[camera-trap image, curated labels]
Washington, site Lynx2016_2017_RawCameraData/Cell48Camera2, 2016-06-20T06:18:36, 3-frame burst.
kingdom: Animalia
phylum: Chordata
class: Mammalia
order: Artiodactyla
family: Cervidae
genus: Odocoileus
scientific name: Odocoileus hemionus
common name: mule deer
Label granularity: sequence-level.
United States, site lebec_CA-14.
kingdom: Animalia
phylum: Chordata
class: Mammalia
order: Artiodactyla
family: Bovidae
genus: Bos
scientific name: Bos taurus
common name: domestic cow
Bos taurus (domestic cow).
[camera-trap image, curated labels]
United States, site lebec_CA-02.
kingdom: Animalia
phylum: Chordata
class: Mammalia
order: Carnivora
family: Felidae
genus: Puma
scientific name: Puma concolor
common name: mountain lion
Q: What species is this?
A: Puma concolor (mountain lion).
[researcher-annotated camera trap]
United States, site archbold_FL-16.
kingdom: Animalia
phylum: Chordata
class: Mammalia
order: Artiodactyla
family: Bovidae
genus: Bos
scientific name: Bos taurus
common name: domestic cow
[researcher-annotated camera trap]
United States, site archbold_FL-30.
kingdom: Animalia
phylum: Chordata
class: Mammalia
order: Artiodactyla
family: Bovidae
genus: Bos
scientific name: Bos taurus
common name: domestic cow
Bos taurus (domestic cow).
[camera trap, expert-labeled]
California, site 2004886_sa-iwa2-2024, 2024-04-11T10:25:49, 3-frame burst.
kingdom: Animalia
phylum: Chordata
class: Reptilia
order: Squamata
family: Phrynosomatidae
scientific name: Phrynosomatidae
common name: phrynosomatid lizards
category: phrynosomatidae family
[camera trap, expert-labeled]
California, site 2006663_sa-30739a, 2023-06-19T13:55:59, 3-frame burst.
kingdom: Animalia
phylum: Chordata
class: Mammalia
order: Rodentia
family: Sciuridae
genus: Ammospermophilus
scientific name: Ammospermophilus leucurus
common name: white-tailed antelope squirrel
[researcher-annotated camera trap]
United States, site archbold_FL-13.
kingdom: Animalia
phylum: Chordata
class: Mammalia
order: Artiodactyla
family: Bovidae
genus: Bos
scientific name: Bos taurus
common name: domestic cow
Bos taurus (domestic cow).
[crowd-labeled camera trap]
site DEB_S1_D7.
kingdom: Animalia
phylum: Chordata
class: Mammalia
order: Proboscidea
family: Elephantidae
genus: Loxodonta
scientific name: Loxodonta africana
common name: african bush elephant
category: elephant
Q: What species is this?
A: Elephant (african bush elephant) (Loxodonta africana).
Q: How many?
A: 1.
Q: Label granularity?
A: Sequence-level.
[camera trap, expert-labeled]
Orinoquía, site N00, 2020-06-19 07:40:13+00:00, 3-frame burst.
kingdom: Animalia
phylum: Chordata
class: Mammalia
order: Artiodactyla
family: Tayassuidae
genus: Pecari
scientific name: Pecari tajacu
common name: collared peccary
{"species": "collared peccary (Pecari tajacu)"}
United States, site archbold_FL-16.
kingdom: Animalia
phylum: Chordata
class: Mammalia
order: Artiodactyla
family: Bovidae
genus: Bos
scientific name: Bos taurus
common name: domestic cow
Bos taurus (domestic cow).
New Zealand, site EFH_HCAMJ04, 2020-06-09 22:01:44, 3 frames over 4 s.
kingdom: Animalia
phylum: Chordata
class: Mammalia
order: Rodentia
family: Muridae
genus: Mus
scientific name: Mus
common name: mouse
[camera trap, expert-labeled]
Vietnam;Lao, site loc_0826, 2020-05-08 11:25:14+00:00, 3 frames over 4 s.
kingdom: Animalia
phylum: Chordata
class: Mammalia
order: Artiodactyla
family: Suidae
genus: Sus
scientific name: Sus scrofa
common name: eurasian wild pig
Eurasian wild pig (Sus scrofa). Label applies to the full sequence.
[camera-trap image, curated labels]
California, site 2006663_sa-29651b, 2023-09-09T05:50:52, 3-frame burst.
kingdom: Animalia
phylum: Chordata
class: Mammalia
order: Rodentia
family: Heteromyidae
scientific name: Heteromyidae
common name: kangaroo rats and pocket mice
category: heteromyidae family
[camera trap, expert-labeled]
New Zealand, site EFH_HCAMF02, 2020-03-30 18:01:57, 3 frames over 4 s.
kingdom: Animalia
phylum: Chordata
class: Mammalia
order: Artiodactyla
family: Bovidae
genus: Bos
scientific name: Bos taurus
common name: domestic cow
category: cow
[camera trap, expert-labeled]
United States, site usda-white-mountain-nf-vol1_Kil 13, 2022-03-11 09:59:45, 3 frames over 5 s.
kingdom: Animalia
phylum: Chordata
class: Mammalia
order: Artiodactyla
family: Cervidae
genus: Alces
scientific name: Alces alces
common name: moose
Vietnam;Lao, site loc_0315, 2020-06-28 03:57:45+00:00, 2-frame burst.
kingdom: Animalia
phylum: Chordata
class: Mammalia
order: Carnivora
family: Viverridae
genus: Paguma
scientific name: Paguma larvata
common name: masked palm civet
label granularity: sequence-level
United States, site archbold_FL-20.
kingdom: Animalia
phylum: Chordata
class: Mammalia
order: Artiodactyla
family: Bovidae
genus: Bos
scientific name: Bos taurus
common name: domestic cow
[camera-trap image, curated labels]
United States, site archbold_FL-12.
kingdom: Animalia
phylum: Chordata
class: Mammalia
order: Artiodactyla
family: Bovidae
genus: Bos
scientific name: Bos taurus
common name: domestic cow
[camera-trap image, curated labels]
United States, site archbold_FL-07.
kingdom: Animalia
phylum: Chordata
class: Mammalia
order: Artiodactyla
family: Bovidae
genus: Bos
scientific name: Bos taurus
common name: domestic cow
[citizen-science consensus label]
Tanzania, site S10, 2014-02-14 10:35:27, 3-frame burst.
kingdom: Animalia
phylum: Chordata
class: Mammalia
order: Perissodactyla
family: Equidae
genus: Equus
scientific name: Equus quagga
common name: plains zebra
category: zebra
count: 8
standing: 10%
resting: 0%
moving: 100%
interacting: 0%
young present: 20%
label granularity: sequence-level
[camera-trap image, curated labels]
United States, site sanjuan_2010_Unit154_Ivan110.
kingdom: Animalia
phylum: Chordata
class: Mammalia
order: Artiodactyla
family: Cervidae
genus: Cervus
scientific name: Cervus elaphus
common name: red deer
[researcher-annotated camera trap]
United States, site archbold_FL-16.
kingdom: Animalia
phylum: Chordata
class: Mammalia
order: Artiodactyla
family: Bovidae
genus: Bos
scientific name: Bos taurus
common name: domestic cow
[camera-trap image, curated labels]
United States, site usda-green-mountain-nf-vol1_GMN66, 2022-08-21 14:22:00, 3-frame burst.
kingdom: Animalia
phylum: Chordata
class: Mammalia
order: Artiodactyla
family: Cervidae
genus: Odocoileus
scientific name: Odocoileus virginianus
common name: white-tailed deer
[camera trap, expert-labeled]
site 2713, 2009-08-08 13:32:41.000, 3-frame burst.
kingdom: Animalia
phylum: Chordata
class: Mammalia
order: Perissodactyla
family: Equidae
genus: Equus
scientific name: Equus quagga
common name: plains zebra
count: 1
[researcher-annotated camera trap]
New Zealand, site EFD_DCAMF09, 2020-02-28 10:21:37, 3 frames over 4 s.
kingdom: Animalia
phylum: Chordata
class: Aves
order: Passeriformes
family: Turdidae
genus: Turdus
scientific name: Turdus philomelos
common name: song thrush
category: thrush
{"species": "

───

(YOUR TASK) Only the lines above starting at the line that holds "scientific name: Pecari tajacu" and ending at the line that holds "common name: masked palm civet" are to be repeated, exactly and in full.

(ANSWER BELOW)
scientific name: Pecari tajacu
common name: collared peccary
{"species": "collared peccary (Pecari tajacu)"}
United States, site archbold_FL-16.
kingdom: Animalia
phylum: Chordata
class: Mammalia
order: Artiodactyla
family: Bovidae
genus: Bos
scientific name: Bos taurus
common name: domestic cow
Bos taurus (domestic cow).
New Zealand, site EFH_HCAMJ04, 2020-06-09 22:01:44, 3 frames over 4 s.
kingdom: Animalia
phylum: Chordata
class: Mammalia
order: Rodentia
family: Muridae
genus: Mus
scientific name: Mus
common name: mouse
[camera trap, expert-labeled]
Vietnam;Lao, site loc_0826, 2020-05-08 11:25:14+00:00, 3 frames over 4 s.
kingdom: Animalia
phylum: Chordata
class: Mammalia
order: Artiodactyla
family: Suidae
genus: Sus
scientific name: Sus scrofa
common name: eurasian wild pig
Eurasian wild pig (Sus scrofa). Label applies to the full sequence.
[camera-trap image, curated labels]
California, site 2006663_sa-29651b, 2023-09-09T05:50:52, 3-frame burst.
kingdom: Animalia
phylum: Chordata
class: Mammalia
order: Rodentia
family: Heteromyidae
scientific name: Heteromyidae
common name: kangaroo rats and pocket mice
category: heteromyidae family
[camera trap, expert-labeled]
New Zealand, site EFH_HCAMF02, 2020-03-30 18:01:57, 3 frames over 4 s.
kingdom: Animalia
phylum: Chordata
class: Mammalia
order: Artiodactyla
family: Bovidae
genus: Bos
scientific name: Bos taurus
common name: domestic cow
category: cow
[camera trap, expert-labeled]
United States, site usda-white-mountain-nf-vol1_Kil 13, 2022-03-11 09:59:45, 3 frames over 5 s.
kingdom: Animalia
phylum: Chordata
class: Mammalia
order: Artiodactyla
family: Cervidae
genus: Alces
scientific name: Alces alces
common name: moose
Vietnam;Lao, site loc_0315, 2020-06-28 03:57:45+00:00, 2-frame burst.
kingdom: Animalia
phylum: Chordata
class: Mammalia
order: Carnivora
family: Viverridae
genus: Paguma
scientific name: Paguma larvata
common name: masked palm civet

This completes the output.